GIVEN REQUEST> Exactly the lines from the one containing "When compared, is" through the final line of the listing are to be retyped, and nothing more.

SOURCE RECORDS>
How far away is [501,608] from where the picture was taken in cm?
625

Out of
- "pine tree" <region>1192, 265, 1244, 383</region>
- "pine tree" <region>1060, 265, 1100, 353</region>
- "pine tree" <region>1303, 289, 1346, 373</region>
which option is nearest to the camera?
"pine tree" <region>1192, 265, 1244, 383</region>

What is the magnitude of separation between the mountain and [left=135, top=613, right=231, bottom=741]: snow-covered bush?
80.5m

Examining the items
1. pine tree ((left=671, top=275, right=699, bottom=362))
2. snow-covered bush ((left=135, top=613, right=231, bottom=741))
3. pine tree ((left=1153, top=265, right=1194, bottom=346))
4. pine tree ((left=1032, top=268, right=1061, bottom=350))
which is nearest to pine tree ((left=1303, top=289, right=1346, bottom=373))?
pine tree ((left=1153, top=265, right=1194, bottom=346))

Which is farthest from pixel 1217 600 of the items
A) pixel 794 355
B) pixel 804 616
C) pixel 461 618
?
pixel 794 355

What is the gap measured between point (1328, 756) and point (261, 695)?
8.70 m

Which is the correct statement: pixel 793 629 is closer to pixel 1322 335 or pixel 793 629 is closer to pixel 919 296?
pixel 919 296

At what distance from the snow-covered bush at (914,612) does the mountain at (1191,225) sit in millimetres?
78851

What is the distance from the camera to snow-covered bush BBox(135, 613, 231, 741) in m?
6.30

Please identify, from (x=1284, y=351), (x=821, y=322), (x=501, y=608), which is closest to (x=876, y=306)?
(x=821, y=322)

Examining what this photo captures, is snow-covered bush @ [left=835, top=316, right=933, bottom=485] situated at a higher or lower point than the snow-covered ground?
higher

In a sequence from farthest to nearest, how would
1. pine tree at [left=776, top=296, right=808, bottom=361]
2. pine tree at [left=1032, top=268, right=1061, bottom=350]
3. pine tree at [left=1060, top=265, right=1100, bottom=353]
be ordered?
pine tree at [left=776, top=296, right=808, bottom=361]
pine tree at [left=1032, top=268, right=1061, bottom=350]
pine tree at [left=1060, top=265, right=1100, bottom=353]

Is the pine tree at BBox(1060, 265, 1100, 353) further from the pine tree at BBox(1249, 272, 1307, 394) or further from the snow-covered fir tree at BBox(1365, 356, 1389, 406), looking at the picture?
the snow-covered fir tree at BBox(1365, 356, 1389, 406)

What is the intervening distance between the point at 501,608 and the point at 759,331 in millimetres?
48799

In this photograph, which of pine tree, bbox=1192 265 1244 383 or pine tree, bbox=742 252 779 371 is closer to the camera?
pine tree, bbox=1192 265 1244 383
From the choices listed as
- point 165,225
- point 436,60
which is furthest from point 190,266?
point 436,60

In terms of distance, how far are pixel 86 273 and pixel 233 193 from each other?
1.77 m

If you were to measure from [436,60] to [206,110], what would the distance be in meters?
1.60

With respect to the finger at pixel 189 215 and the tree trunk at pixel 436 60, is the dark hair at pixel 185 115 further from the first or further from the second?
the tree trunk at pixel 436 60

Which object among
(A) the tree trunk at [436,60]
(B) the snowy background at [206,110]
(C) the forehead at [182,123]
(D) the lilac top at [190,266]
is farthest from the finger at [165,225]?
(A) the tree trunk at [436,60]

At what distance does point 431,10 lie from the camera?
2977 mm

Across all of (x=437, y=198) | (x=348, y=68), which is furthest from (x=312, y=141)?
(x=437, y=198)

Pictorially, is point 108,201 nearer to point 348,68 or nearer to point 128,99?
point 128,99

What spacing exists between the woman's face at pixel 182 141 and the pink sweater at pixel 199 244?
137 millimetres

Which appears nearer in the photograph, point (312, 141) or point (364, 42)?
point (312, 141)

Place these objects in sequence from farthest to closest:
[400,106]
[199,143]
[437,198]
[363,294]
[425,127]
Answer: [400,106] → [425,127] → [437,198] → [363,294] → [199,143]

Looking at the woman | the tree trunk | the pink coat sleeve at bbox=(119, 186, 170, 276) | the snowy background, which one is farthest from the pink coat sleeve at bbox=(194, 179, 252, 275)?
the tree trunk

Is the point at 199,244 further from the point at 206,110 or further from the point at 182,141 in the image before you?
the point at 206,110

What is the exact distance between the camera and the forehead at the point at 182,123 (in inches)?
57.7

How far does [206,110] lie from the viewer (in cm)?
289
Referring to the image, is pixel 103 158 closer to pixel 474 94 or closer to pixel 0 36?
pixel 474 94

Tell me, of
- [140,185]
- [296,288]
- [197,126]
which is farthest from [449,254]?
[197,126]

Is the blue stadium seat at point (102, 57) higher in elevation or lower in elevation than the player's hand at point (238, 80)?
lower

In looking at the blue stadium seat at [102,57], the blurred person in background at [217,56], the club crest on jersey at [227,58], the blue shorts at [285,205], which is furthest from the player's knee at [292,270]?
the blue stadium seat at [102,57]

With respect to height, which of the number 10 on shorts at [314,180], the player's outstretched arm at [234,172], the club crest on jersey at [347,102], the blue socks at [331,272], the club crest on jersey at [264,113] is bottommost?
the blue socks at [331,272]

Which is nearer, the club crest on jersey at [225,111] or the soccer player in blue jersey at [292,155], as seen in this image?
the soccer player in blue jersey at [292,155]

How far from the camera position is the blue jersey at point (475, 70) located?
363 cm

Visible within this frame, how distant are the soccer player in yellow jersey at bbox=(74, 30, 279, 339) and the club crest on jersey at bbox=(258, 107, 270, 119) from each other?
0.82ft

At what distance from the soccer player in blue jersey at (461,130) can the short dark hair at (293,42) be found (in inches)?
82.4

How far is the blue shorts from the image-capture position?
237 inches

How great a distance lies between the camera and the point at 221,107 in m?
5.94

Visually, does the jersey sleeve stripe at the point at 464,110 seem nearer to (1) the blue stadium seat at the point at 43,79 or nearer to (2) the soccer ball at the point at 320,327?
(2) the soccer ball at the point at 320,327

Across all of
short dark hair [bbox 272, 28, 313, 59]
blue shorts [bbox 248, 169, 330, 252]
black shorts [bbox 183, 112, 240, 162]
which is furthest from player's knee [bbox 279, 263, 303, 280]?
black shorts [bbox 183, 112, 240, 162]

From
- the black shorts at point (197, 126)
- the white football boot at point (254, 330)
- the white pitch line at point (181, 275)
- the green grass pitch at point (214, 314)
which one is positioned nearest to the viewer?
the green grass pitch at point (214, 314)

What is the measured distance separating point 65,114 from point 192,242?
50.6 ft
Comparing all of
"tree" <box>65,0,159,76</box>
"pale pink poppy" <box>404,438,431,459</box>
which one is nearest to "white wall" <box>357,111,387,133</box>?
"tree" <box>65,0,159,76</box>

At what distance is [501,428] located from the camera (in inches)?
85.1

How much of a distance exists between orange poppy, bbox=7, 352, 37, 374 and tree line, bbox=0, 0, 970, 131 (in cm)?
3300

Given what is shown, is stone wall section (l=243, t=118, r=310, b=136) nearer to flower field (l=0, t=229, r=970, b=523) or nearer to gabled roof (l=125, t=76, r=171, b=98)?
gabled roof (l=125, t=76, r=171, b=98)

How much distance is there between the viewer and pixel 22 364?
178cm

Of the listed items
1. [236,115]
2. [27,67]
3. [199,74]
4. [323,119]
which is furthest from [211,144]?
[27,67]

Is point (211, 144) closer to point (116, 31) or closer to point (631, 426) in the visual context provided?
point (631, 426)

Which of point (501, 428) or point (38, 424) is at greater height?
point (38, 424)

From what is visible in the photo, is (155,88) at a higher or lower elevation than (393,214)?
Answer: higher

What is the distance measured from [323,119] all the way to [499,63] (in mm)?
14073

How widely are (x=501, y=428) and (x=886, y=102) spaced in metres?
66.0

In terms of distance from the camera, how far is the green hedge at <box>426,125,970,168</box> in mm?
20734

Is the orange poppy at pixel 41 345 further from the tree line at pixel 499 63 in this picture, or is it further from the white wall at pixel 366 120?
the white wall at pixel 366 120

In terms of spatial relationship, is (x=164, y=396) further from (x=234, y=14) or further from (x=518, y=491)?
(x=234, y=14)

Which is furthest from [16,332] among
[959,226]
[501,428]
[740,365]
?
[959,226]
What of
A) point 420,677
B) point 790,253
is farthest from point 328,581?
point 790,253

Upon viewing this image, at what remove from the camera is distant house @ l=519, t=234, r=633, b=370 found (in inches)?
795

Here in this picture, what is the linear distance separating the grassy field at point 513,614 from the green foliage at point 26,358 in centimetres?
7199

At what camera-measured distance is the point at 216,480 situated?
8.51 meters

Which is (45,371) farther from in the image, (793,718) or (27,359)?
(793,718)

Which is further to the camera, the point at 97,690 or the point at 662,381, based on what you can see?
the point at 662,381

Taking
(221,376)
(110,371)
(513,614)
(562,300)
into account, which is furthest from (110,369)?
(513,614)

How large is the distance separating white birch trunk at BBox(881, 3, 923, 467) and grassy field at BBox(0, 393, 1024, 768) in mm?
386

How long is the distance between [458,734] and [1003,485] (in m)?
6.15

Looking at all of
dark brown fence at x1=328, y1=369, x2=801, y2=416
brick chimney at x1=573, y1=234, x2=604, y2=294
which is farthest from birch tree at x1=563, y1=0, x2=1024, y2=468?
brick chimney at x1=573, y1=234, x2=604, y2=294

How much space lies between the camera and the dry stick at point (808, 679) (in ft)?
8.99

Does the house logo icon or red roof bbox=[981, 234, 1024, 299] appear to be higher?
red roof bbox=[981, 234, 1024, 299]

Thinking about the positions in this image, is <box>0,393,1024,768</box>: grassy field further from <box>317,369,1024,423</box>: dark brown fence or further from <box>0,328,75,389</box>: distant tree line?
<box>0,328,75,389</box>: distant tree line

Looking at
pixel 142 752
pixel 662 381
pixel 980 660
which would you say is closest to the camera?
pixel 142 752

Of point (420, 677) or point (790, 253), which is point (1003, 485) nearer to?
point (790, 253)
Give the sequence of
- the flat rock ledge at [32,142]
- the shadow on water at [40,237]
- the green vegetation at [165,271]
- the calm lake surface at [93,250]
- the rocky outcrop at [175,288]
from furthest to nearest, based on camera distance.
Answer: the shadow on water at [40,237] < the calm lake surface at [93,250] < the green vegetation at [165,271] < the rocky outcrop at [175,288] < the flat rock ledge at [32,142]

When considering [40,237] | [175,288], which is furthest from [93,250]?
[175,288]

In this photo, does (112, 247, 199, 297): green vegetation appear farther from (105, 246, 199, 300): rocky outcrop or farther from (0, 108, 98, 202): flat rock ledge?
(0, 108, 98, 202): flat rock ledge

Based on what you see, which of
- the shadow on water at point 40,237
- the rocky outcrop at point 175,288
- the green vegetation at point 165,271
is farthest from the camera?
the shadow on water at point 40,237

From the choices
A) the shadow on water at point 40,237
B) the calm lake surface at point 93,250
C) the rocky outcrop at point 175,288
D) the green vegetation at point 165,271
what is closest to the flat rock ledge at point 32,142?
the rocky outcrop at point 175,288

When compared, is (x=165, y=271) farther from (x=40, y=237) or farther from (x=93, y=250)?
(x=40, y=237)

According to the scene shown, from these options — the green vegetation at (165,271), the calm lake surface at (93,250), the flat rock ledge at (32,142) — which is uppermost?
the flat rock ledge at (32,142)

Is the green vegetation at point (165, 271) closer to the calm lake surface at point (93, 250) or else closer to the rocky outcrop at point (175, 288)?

EXERCISE OUTPUT>
When compared, is (x=165, y=271) farther from (x=40, y=237) or farther from (x=93, y=250)?
(x=40, y=237)

According to the scene shown, from these options — the green vegetation at (165,271), the calm lake surface at (93,250), the flat rock ledge at (32,142) — which is uppermost?
the flat rock ledge at (32,142)

Is the green vegetation at point (165, 271) closer to the calm lake surface at point (93, 250) or else closer to the rocky outcrop at point (175, 288)?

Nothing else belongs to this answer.